La ricchezza della migrazione attraverso lo sguardo di cinque fotografi

Articolo, 29.06.2016

Un’immagine vale più di mille parole. La DSC ha chiesto a chi vive a contatto con la migrazione di raccontare in immagini i suoi benefici. Oltre 250 persone provenienti da ogni angolo del mondo hanno partecipato al concorso mondiale di fotografia «The Other Side of Migration/L’autre face de la migration». I vincitori raccontano le storie che hanno fornito lo spunto per i loro scatti.

Cinque fotografi hanno vinto il concorso della DSC mettendo in luce gli aspetti positivi della migrazione. © DSC
Cinque fotografi hanno vinto il concorso della DSC mettendo in luce gli aspetti positivi della migrazione. © DSC

Tutte le brutte notizie legate alle migrazioni spesso ci fanno dimenticare i suoi aspetti positivi. Eppure, il fenomeno ha un doppio volto. Per milioni di uomini, donne e bambini, emigrare è un atto carico di speranza, di vita, di rinnovamento e di creatività mentre per le società di accoglienza, l’immigrazione è una straordinaria fonte di energia e di dinamismo economico.

Il Programma globale Migrazione e sviluppo della DSC ha lanciato un concorso mondiale intitolato «The Other Side of Migration/L’autre face de la migration», che tra marzo e maggio 2016 ha permesso di raccogliere testimonianze fotografiche sulla migrazione. I partecipanti vengono da tutto il globo e hanno inviato circa 300 foto che mostrano il cambiamento radicale e positivo di molte vite.

Le migrazioni, un potente fattore di sviluppo

Abbiamo incontrato gli autori delle cinque immagini premiate. A colpirli sono state le storie degli uomini, delle donne e dei bambini protagonisti delle loro foto. Le partenze sono dovute a decisioni individuali e a una forte volontà di sfuggire situazioni di miseria e pericolo per costruirsi un’esistenza migliore. Seguono un lungo viaggio e l’integrazione nel Paese di arrivo, dove si spera di poter condurre una nuova vita e dare qualcosa in cambio dell’accoglienza ricevuta. Le persone migranti contribuiscono alla prosperità, al progresso e allo sviluppo dei Paesi che le ospitano. Tutti i fotografi hanno espresso ammirazione per queste vite piene di coraggio.

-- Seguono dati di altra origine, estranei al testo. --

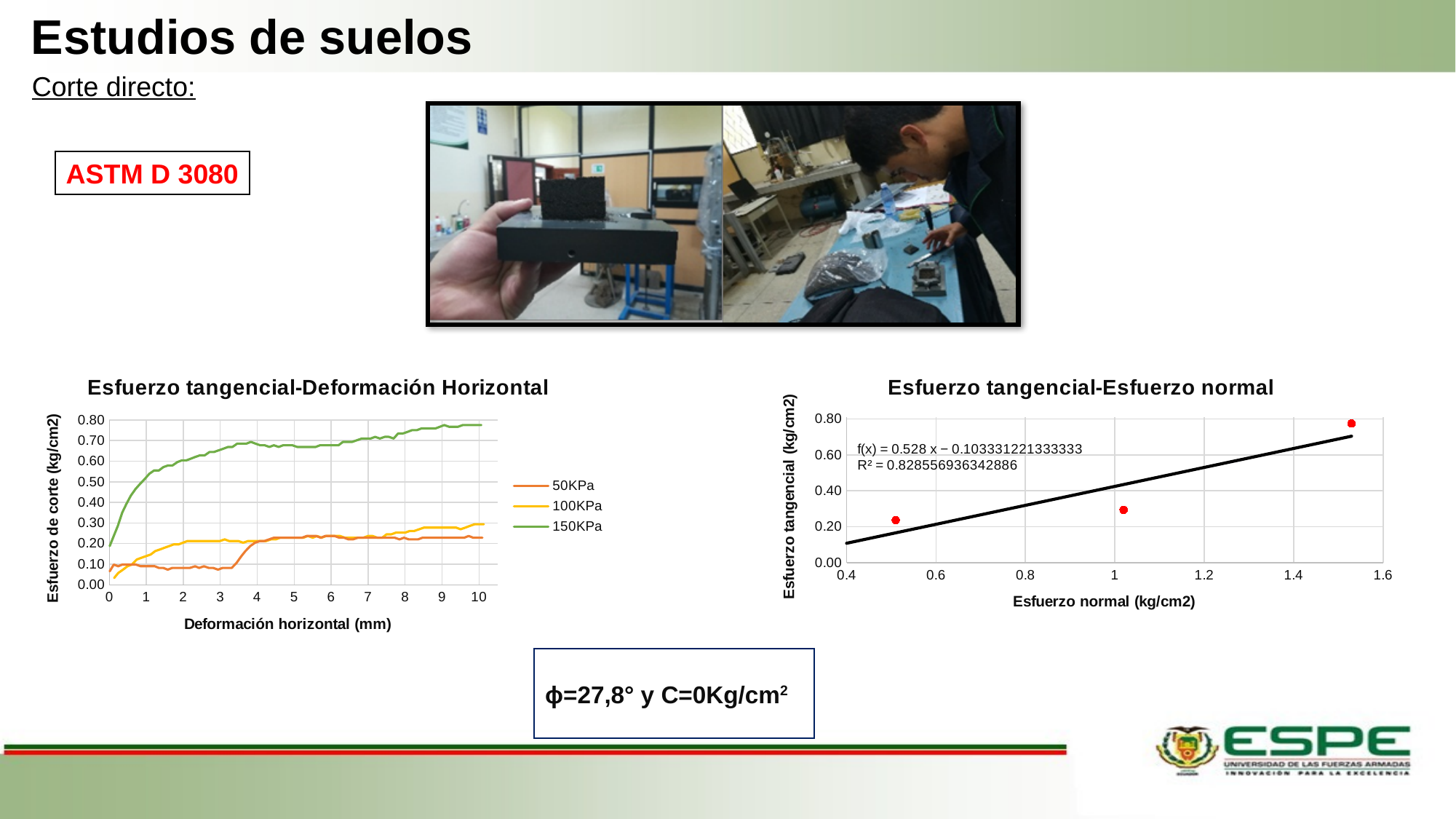
In the chart titled 'Esfuerzo tangencial-Deformación Horizontal', which series has the larger value at 2 mm deformation, 50KPa or 100KPa? 100KPa In the chart titled 'Esfuerzo tangencial-Deformación Horizontal', what kind of chart is it? line chart In the chart titled 'Esfuerzo tangencial-Deformación Horizontal', how many series does the legend list? 3 In the chart titled 'Esfuerzo tangencial-Esfuerzo normal', does the tangential stress rise or fall as normal stress increases? rise In the chart titled 'Esfuerzo tangencial-Deformación Horizontal', what is the label of the x axis? Deformación horizontal (mm) In the chart titled 'Esfuerzo tangencial-Esfuerzo normal', what is the R² value shown for the trendline? 0.828556936342886 In the chart titled 'Esfuerzo tangencial-Deformación Horizontal', which series reaches the highest shear stress values? 150KPa In the chart titled 'Esfuerzo tangencial-Esfuerzo normal', how many data points are plotted? 3 In the chart titled 'Esfuerzo tangencial-Deformación Horizontal', is the value of the 50KPa series at 2 mm deformation greater or less than 0.20? less In the chart titled 'Esfuerzo tangencial-Esfuerzo normal', is the tangential stress of the point at about 1.5 kg/cm2 normal stress greater or less than 0.60? greater In the chart titled 'Esfuerzo tangencial-Deformación Horizontal', does the 150KPa series generally rise or fall as horizontal deformation increases? rise In the chart titled 'Esfuerzo tangencial-Deformación Horizontal', is the value of the 150KPa series at 10 mm deformation greater or less than 0.70? greater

I fotografi vincitori parlano delle loro fotografie

Mujeeb Adebisi, 19 anni, è entrato da poco a far parte della squadra di calcio dei migranti di Sassari, in Sardegna. Nella foto, si fa massaggiare dopo una partita.

«Il Pagi, la squadra di calcio dei profughi»

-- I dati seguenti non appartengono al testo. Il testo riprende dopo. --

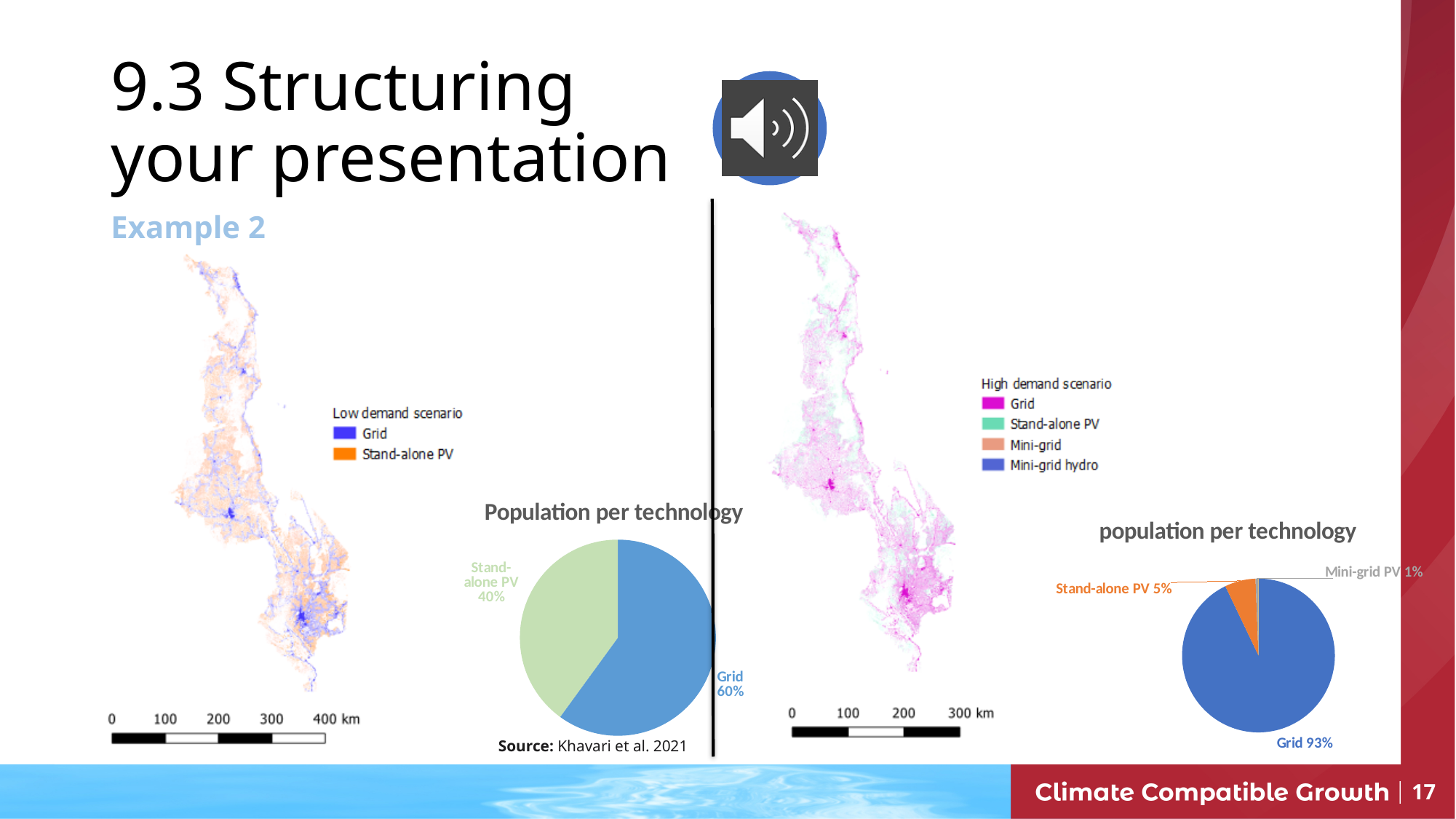
In the left pie chart titled 'Population per technology', which technology has the largest share? Grid What type of chart is the left chart titled 'Population per technology'? Pie chart In the left pie chart titled 'Population per technology', what share does Stand-alone PV have? 40% In the left pie chart titled 'Population per technology', what share does Grid have? 60% In the right pie chart titled 'population per technology', which is larger: Stand-alone PV or Mini-grid PV? Stand-alone PV In the right pie chart titled 'population per technology', what is the difference in percentage points between Grid and Stand-alone PV? 88 percentage points In the right pie chart titled 'population per technology', what share does Mini-grid PV have? 1% How many slices does the left pie chart titled 'Population per technology' have? 2 In the left pie chart titled 'Population per technology', what is the difference in percentage points between Grid and Stand-alone PV? 20 percentage points In the right pie chart titled 'population per technology', which labelled technology has the smallest share? Mini-grid PV In the right pie chart titled 'population per technology', what share does Stand-alone PV have? 5% In the right pie chart titled 'population per technology', what share does Grid have? 93%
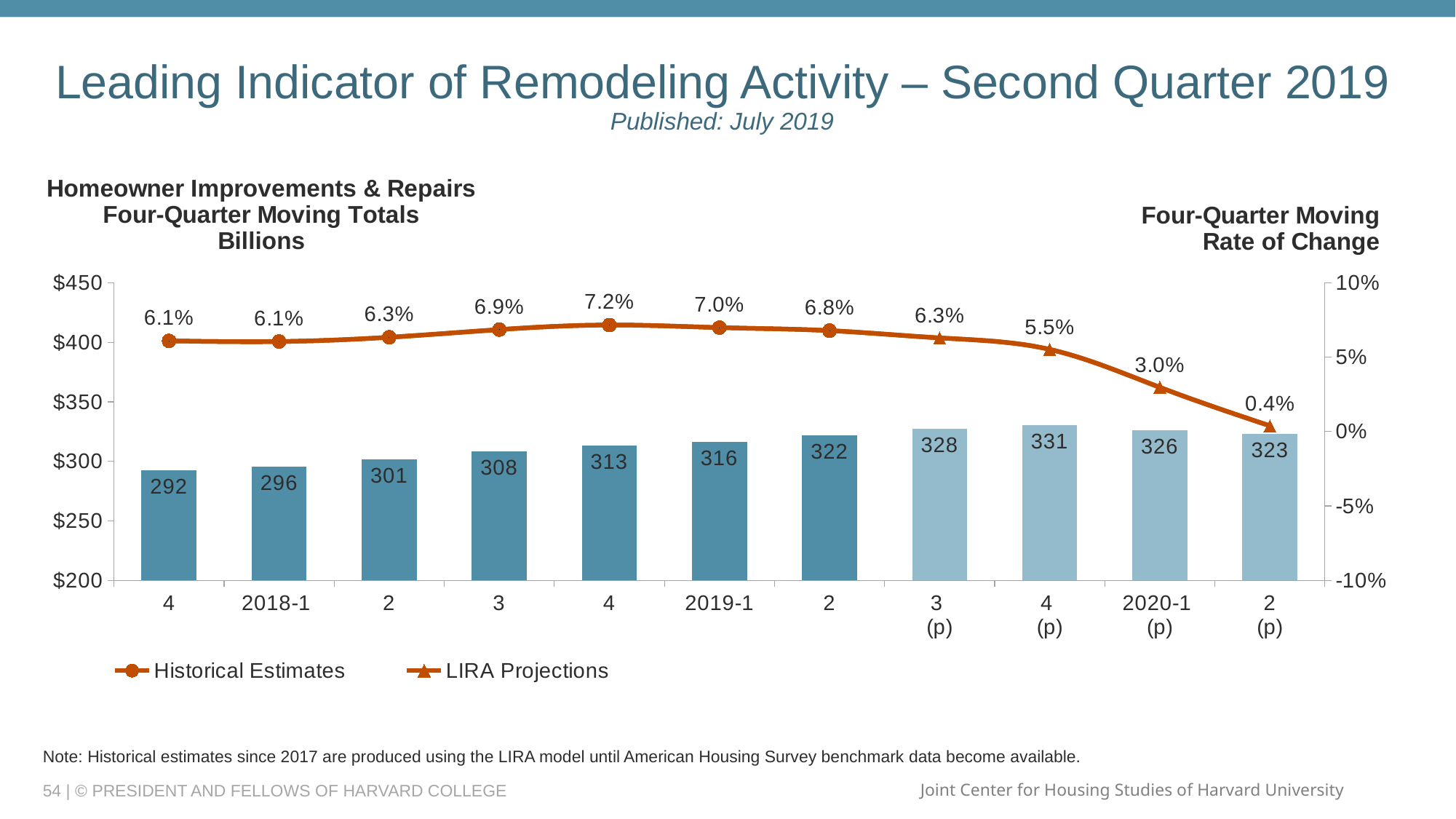
What is the lowest four-quarter moving rate of change shown on the line? 0.4% What is the four-quarter moving total (in billions) for 2019-1? 316 What is the lowest four-quarter moving total shown on the chart? 292 How many series does the legend list? 2 What is the difference between the highest bar (331) and the lowest bar (292)? 39 Which period has the highest four-quarter moving total bar? 4 (p) What is the four-quarter moving total for 2018-1? 296 What is the four-quarter moving rate of change projected for 2020-1 (p)? 3.0% How many periods are shown along the x axis? 11 Which has the larger four-quarter moving total, 2020-1 (p) or 2 (p)? 2020-1 (p) What is the four-quarter moving rate of change for 2019-1? 7.0% What is the highest four-quarter moving rate of change shown on the line? 7.2%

Foto scattata a novembre 2015 a Sassari, Italia. Fotografa: Alice Sassu, 36 anni, Italia.

Samrawit, una giovane eritrea, è stata fotografata sul posto di lavoro, in una residenza per anziani in Vallese, mentre spazzola i capelli a una signora.

«Prendersi cura»

Foto scattata a febbraio 2016 al Foyer St. Joseph, Sierre, Svizzera. Fotografo: François Lepage, 46 anni, Francia.

Andrew, originario della Russia, mentre insegna danza ai bambini nella scuola che ha fondato in un sobborgo povero di Città del Capo, Sudafrica.

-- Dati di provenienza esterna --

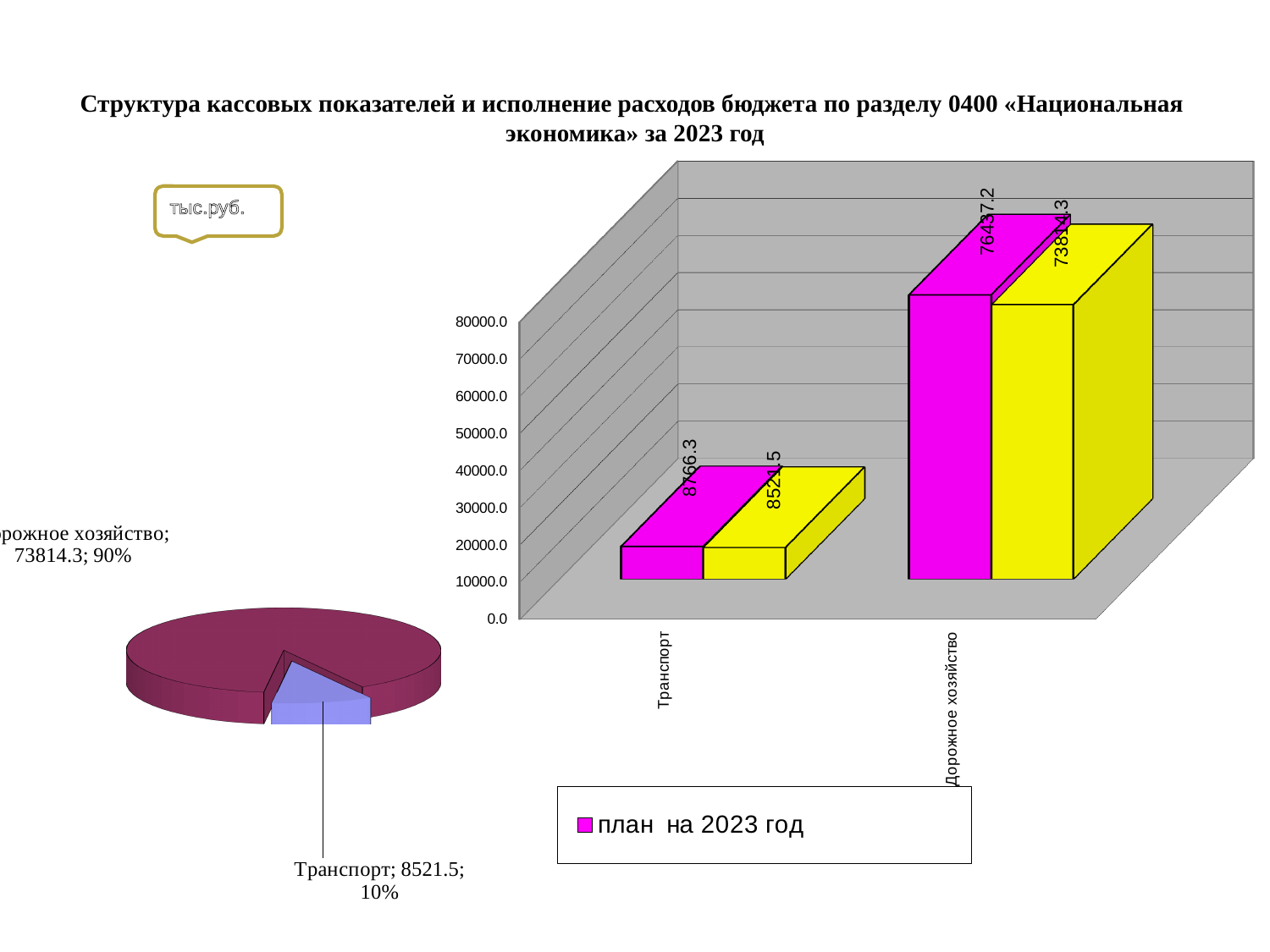
What kind of chart is the chart on the right of the slide? bar chart In the bar chart, what is the difference between the 'план на 2023 год' values for Дорожное хозяйство and Транспорт? 67670.9 How many categories are shown on the x axis of the bar chart? 2 In the pie chart, what value is shown for Дорожное хозяйство? 73814.3 In the bar chart, what is the value of the 'план на 2023 год' bar for Дорожное хозяйство? 76437.2 In the bar chart, is the 'план на 2023 год' value for Дорожное хозяйство greater or less than 70000.0? greater In the bar chart, what is the value of the yellow bar for Транспорт? 8521.5 In the bar chart, which category has the highest 'план на 2023 год' value? Дорожное хозяйство In the bar chart, what is the value of the 'план на 2023 год' bar for Транспорт? 8766.3 In the pie chart, what share does Транспорт have? 10% What kind of chart is the chart on the left of the slide? pie chart In the bar chart, what is the value of the yellow bar for Дорожное хозяйство? 73814.3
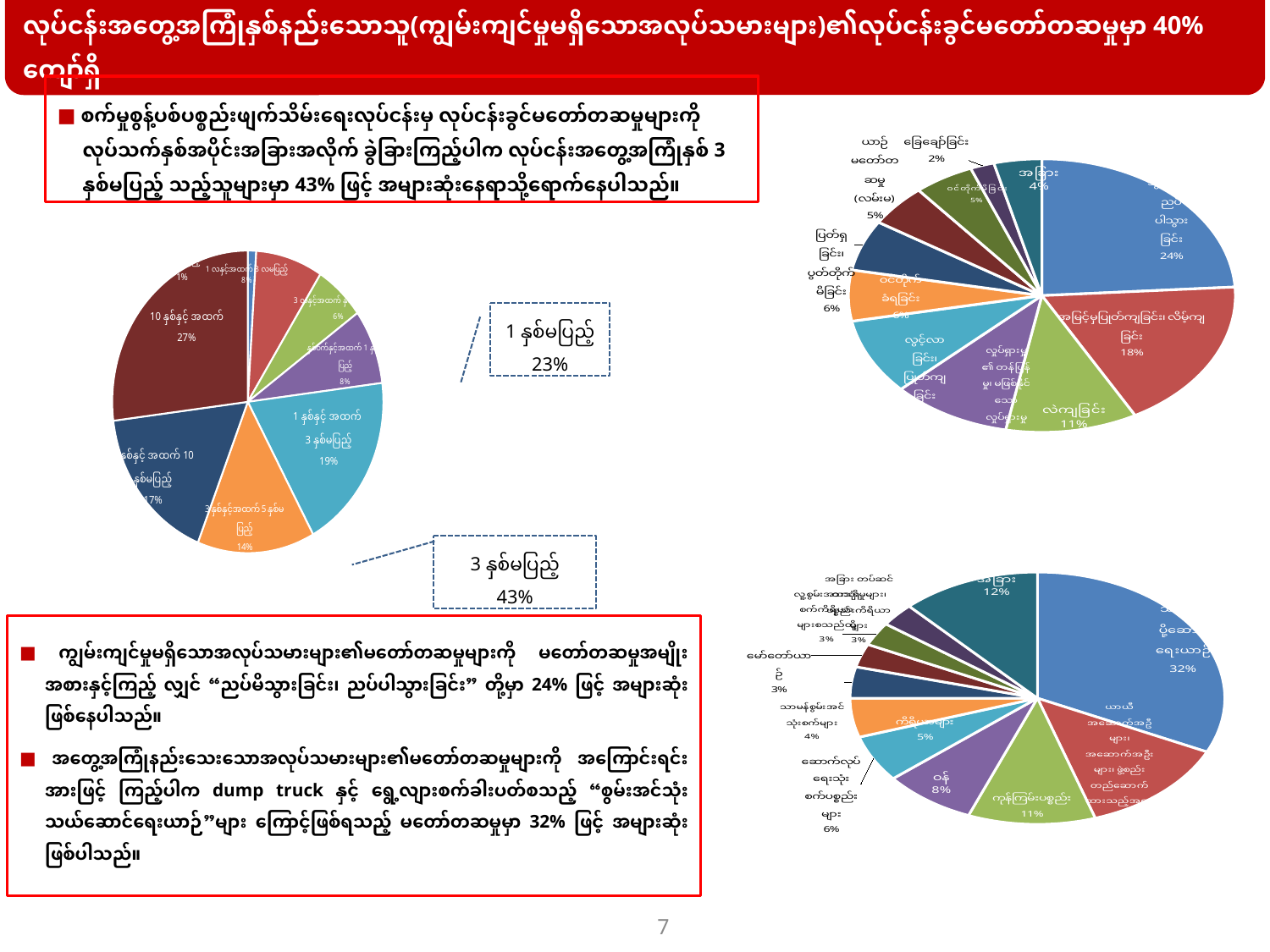
In the top-right pie chart, what share is shown for the slice labelled "လဲကျခြင်း"? 11% In the bottom-right pie chart, which is larger: the "ကုန်ကြမ်းပစ္စည်း" slice or the "ဝန်" slice? ကုန်ကြမ်းပစ္စည်း According to the callout next to the left pie chart, what share of workers have less than 1 year of experience ("1 နှစ်မပြည့်")? 23% In the top-right pie chart, what share is shown for the slice labelled "ညပ်မိသွားခြင်း၊ ညပ်ပါသွားခြင်း"? 24% According to the callout next to the left pie chart, what share of workers have less than 3 years of experience ("3 နှစ်မပြည့်")? 43% In the left pie chart, what is the difference in percentage points between the "10 နှစ်နှင့် အထက်" slice (27%) and the "5 နှစ်နှင့် အထက် 10 နှစ်မပြည့်" slice (17%)? 10 percentage points What kind of chart is the chart on the left of the slide? Pie chart In the bottom-right pie chart, what share is shown for the largest slice, "စွမ်းအင်သုံး သယ်ဆောင်ရေးယာဉ်"? 32% How many charts are shown on the slide? 3 In the left pie chart, which slice has the largest share? 10 နှစ်နှင့် အထက် In the left pie chart, what share is shown for the slice labelled "1 နှစ်နှင့် အထက် 3 နှစ်မပြည့်"? 19% In the left pie chart, what share is shown for the slice labelled "10 နှစ်နှင့် အထက်"? 27%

«A casa nella Città madre»

Foto scattata ad agosto 2014 a Gugulethu, periferia di Città del Capo, Sudafrica. Fotografa: Lisa Burnell, Città del Capo, Sudafrica.

Vera, una giovane Kazaka, è stata fotografata con suo figlio in un centro per orfani e madri sole nella città di Taraz, nel Sud del Paese.

Senza titolo

Foto scattata a marzo 2015 a Taraz, Kazakstan. Fotografo: Vladimir Tretyakov, 36 anni, Almaty, Kazakstan.

Una ragazzina eritrea impara a sferruzzare insieme a una donna in un campo estivo per profughi in Svizzera.

«Prima lezione di maglia»

Foto scattata a luglio 2015 in un campo estivo per profughi in Svizzera. Fotografa: Ursula Markus, Svizzera.